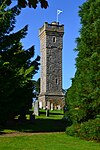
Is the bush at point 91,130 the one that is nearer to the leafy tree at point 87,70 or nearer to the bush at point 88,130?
the bush at point 88,130

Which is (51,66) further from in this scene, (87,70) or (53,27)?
(87,70)

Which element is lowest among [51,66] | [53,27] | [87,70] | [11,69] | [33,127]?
[33,127]

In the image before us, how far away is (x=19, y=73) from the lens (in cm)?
2131

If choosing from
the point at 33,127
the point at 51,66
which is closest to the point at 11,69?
the point at 33,127

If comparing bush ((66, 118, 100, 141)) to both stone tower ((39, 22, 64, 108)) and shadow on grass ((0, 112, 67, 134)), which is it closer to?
shadow on grass ((0, 112, 67, 134))

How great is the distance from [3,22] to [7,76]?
10.2 ft

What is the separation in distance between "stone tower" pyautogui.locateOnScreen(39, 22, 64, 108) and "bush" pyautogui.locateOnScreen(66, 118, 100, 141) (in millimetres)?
43428

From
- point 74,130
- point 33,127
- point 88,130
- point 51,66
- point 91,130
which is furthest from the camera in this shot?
point 51,66

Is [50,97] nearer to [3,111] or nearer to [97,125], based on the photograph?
[3,111]

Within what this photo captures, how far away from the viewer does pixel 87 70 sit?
1669cm

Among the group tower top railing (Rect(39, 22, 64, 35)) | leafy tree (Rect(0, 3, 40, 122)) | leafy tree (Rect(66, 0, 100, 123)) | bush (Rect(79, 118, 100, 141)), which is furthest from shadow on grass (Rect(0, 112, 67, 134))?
tower top railing (Rect(39, 22, 64, 35))

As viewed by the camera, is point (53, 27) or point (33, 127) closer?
point (33, 127)

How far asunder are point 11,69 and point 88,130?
716 centimetres

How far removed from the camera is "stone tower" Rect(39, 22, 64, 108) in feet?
200
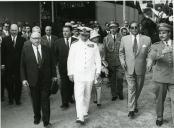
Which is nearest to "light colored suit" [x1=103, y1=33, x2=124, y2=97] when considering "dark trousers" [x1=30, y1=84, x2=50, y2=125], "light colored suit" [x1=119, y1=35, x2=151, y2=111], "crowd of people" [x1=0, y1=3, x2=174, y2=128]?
"crowd of people" [x1=0, y1=3, x2=174, y2=128]

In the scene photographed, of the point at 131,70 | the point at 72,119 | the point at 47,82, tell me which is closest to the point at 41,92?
the point at 47,82

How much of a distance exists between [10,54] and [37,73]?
2144 millimetres

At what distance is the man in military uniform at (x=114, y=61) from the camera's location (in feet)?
31.7

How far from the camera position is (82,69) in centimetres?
768

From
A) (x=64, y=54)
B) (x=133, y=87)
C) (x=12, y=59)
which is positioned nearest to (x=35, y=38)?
(x=64, y=54)

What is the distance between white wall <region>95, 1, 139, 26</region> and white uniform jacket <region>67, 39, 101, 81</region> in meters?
12.8

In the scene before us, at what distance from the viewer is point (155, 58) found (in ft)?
23.2

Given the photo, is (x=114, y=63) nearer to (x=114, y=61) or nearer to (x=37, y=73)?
(x=114, y=61)

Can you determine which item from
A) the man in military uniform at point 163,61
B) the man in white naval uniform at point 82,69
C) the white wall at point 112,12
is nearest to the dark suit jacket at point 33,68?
the man in white naval uniform at point 82,69

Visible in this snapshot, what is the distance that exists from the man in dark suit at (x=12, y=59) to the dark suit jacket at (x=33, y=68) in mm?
1795

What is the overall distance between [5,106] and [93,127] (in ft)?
9.26

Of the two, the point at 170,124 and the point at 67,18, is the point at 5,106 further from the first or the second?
the point at 67,18

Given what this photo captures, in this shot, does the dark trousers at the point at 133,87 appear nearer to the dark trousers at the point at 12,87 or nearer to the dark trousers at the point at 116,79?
the dark trousers at the point at 116,79

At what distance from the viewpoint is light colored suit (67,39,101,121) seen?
25.1 ft
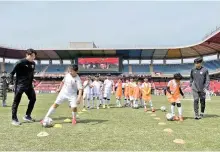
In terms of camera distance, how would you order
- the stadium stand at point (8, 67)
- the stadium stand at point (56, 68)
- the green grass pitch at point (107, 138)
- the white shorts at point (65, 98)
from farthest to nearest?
the stadium stand at point (56, 68) < the stadium stand at point (8, 67) < the white shorts at point (65, 98) < the green grass pitch at point (107, 138)

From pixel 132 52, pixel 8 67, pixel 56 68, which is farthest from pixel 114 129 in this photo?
pixel 8 67

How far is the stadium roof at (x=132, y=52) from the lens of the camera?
6255 cm

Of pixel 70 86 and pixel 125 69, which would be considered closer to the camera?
pixel 70 86

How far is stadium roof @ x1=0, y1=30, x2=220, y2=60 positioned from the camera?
62.5 meters

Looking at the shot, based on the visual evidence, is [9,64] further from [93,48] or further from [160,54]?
[160,54]

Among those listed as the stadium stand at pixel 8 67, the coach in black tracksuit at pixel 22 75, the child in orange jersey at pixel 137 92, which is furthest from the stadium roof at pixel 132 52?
the coach in black tracksuit at pixel 22 75

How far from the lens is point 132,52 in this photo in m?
66.1

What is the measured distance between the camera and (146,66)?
7069 cm

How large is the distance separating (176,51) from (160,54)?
398 cm

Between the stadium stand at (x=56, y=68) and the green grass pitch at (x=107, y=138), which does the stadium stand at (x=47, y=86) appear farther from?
the green grass pitch at (x=107, y=138)

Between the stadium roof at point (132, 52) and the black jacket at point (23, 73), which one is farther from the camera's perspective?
the stadium roof at point (132, 52)

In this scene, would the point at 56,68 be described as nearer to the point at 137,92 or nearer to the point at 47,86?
the point at 47,86

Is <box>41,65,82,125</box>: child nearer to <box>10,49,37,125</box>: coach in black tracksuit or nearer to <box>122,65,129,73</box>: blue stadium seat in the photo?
<box>10,49,37,125</box>: coach in black tracksuit

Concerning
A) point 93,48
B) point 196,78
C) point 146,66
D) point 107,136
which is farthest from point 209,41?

## WHAT IS EXPECTED
List each line in the rows above that contains the string "light".

## COMPLETE OUTPUT
Which is nearest to "light colored suit" [x1=103, y1=33, x2=124, y2=97] when considering "dark trousers" [x1=30, y1=84, x2=50, y2=125], "light colored suit" [x1=119, y1=35, x2=151, y2=111], "crowd of people" [x1=0, y1=3, x2=174, y2=128]?
At what distance from the viewpoint is light colored suit (67,39,101,121) seen?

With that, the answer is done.